Ghrelin plays an important physiological role in modulating GH secretion, insulin secretion and glucose metabolism. Ghrelin has direct effects on pancreatic islet function. Also, ghrelin is part of a mechanism that integrates the physiological response to fasting. However, pharmacologic studies indicate the important obesogenic/diabetogenic properties of ghrelin. This is very likely of physiological relevance, deriving from a requirement to protect against seasonal periods of food scarcity by building energy reserves, predominantly in the form of fat. Available data indicate the potential of ghrelin blockade as a means to prevent its diabetogenic effects. Several studies indicate a negative correlation between ghrelin levels and the incidence of type 2 diabetes and insulin resistance. However, it is unclear if low ghrelin levels are a risk factor or a compensatory response. Direct antagonism of the receptor does not always have the desired effects, however, since it can cause increased body weight gain. Pharmacological suppression of the ghrelin/des-acyl ghrelin ratio by treatment with des-acyl ghrelin may also be a viable alternative approach which appears to improve insulin sensitivity. A promising recently developed approach appears to be through the blockade of GOAT activity, although the longer term effects of this treatment remain to be investigated.
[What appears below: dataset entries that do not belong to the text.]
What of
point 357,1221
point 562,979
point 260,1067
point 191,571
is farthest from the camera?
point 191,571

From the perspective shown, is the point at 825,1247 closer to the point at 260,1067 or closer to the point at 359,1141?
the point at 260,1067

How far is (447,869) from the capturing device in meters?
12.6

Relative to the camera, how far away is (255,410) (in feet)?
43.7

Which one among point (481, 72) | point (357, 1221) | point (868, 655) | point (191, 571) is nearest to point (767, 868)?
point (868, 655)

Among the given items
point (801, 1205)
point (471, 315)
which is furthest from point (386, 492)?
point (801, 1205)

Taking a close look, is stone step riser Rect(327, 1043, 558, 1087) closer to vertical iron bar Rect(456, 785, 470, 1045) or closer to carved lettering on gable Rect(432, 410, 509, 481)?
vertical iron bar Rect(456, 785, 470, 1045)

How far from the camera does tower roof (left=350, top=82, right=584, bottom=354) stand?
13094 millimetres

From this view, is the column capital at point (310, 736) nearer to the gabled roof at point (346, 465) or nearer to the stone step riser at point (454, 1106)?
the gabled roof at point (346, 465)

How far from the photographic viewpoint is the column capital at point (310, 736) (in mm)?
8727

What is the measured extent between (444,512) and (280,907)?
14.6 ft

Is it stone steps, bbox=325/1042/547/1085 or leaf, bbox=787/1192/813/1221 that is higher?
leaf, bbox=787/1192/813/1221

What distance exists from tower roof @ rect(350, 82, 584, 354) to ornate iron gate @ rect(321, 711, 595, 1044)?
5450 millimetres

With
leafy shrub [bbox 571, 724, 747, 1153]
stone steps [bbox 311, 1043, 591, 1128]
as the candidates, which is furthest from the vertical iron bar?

生长激素释放肽在调节 GH 分泌、胰岛素分泌和葡萄糖代谢方面发挥着重要的生理作用。生长激素释放肽对胰岛功能有直接影响。此外,生长激素释放肽是一种整合饥饿生理反应的机制的一部分。然而,药理学研究表明生长激素释放肽具有重要的致肥胖/致糖尿病特性。这很可能具有生理相关性,源于通过建立能量储备(主要以脂肪的形式)来保护身体免受季节性食物匮乏的需求。现有数据表明,生长激素释放肽阻断可能是预防其致糖尿病作用的一种手段。几项研究表明,生长激素释放肽水平与 2 型糖尿病和胰岛素抵抗的发生率呈负相关。然而,目前尚不清楚低水平的生长激素释放肽是危险因素还是代偿性反应。然而,直接拮抗受体并不总是能达到预期的效果,因为它会导致体重增加。通过用去酰基生长激素释放肽治疗来抑制生长激素/去酰基生长激素释放肽的比值,也可能是一种可行的替代方法,似乎可以改善胰岛素敏感性。一种有前途的新方法似乎是通过阻断 GOAT 活性,尽管这种治疗的长期效果仍有待研究。